Stimulating Brain Waves May Boost Creativity And Ease Depression

Stimulating Brain Waves May Boost Creativity And Ease Depression The secret to stimulating creativity may be to literally stimulate the brain.



In a new study, scientists at the University of North Carolina at Chapel Hill were able to measurably increase creativity by altering electrical activity in the brain -- a finding that may have significant implications for the treatment of depression.



The researchers stimulated the brains of 20 healthy individuals with a low dose of electric currents, transmitted safely and non-invasively through electrodes attached to the scalp.

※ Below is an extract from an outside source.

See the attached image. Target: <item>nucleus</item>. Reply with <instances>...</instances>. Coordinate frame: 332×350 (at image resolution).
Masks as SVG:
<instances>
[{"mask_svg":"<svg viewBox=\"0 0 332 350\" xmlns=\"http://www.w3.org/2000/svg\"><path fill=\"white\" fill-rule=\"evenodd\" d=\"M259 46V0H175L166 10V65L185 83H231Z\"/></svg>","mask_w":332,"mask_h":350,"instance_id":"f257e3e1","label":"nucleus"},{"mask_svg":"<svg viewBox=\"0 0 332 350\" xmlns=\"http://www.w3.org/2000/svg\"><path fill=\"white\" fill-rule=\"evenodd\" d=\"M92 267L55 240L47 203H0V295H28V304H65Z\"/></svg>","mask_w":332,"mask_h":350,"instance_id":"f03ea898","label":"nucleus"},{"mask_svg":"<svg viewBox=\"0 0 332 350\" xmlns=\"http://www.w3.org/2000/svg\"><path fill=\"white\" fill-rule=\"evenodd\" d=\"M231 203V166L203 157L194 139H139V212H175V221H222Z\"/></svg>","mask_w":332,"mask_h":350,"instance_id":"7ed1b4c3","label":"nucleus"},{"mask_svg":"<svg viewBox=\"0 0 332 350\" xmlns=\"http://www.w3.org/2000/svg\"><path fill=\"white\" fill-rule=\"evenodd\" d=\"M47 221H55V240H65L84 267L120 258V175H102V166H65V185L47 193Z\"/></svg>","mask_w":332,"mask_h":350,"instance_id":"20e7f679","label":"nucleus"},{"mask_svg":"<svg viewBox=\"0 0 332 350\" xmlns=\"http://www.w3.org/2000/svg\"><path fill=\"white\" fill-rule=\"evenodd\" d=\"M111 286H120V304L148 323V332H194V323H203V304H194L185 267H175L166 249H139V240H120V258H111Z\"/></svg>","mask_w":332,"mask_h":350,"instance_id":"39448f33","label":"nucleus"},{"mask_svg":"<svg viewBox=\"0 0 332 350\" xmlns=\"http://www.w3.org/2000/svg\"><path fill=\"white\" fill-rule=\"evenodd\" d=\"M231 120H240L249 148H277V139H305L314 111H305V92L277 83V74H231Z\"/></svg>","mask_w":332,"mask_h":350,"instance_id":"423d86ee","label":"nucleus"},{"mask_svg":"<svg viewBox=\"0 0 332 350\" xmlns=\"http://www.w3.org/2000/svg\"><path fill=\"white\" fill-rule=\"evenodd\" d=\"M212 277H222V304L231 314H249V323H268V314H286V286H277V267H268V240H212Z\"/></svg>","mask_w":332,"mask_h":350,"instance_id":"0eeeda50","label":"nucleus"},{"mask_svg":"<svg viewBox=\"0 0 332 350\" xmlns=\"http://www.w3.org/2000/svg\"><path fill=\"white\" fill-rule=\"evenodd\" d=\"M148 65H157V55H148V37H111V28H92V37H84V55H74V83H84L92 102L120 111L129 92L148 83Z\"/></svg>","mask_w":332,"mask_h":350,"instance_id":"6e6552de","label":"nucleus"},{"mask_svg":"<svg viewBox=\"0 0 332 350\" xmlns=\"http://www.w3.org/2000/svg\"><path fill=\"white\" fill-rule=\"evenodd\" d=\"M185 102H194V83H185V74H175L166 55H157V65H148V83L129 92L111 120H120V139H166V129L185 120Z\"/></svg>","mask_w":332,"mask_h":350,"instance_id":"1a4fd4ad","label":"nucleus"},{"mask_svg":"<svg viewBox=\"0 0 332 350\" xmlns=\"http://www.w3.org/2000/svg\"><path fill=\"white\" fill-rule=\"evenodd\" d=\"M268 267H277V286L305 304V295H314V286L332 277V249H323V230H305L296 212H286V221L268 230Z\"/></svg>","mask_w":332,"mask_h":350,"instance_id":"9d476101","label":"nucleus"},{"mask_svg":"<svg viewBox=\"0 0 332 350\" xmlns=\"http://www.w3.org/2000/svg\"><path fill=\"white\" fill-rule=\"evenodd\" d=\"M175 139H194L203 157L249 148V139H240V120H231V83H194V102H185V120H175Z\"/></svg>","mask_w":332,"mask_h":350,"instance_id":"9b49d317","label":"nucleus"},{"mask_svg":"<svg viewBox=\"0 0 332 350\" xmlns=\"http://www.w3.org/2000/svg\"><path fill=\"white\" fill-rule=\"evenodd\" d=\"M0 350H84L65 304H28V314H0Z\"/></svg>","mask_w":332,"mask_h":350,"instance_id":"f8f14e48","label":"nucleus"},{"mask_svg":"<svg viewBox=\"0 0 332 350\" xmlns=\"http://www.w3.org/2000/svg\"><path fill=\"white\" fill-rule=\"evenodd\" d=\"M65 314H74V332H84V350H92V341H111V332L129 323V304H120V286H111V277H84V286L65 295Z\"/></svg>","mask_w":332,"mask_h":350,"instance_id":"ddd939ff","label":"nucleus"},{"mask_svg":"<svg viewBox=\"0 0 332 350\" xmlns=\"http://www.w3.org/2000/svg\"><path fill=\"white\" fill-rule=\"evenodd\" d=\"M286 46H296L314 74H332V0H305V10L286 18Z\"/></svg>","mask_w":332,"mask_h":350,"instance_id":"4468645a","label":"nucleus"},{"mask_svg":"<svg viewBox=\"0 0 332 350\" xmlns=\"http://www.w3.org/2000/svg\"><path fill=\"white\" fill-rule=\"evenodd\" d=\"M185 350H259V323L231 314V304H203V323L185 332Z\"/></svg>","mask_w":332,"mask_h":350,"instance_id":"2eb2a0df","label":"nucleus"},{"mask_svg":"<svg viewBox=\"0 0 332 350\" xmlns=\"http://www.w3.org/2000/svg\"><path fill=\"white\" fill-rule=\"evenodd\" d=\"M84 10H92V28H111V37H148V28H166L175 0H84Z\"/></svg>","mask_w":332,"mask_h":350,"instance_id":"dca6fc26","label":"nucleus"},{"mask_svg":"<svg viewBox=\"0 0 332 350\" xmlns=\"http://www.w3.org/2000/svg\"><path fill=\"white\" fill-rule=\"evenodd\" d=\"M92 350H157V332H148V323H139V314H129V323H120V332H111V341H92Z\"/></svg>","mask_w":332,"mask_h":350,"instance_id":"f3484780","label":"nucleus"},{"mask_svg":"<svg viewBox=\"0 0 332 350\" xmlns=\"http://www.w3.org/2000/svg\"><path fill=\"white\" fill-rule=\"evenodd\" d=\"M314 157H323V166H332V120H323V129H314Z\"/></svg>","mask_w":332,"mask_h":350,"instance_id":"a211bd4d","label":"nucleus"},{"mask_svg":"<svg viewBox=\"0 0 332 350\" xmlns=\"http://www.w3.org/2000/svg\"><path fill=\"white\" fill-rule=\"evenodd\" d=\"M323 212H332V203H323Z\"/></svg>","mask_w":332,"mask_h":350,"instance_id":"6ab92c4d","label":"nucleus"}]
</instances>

Afterward, the participants performed an average of 7.4 percent better on a test of creative thinking.



The electric currents administered were designed to enhance alpha wave oscillations, naturally occurring electrical patterns that oscillate at a frequency of 8 to 12 hertz (cycles per second). When you're daydreaming or in another restful waking state, there's a good chance that your brain is in alpha mode.



"[An alpha wave pattern] essentially decouples you from the environment," Dr. Flavio Frohlich, assistant professor of psychiatry, cell biology and physiology, and biomedical engineering at the University of North Carolina and the study's lead author, told The Huffington Post. "The brain at any given moment in time has to decide, 'How much energy do I spend on processing incoming input through the sensory modalities, and how much time do I spend on processing and reprocessing internally stored previous information?'"



Previous research has shown that highly creative people tend to exhibit more alpha activity, Frohlich said, and the new findings suggest these alpha waves may indeed be a critical part of the creative process.



"In a state of creativity, you need to recombine -- in different, novel ways -- previously experienced things," he explained. "You're shutting out the outside world so that you can come up with newly generated internal ideas."



Frohlich hopes that this technology can one day be used to treat psychiatric illness. Other research has shown, for instance, that people with depression exhibit deficits in alpha oscillation, so it's possible that boosting these brain activity patterns might alleviate symptoms of depression.



"The ultimate goal is to use very safe, non-invasive brain stimulation -- we use very weak electric currents that you can barely feel on the scalp -- to treat psychiatric disorders by renormalizing electric activity patterns of brain networks," Frohlich said.



Testing healthy individuals for creative thinking was the first step. Now, Frohlich has begun conducting clinical trials examining the effect of alpha wave brain stimulation on people with major depressive disorder and premenstrual dysphoric disorder, a severe form of premenstrual syndrome.



But if you want to get those alpha waves going without having a scientist zap your brain, try meditation. A 2010 Norwegian study found that alpha activity is significantly increased during meditation.



The University of North Carolina study was published in the journal Cortex.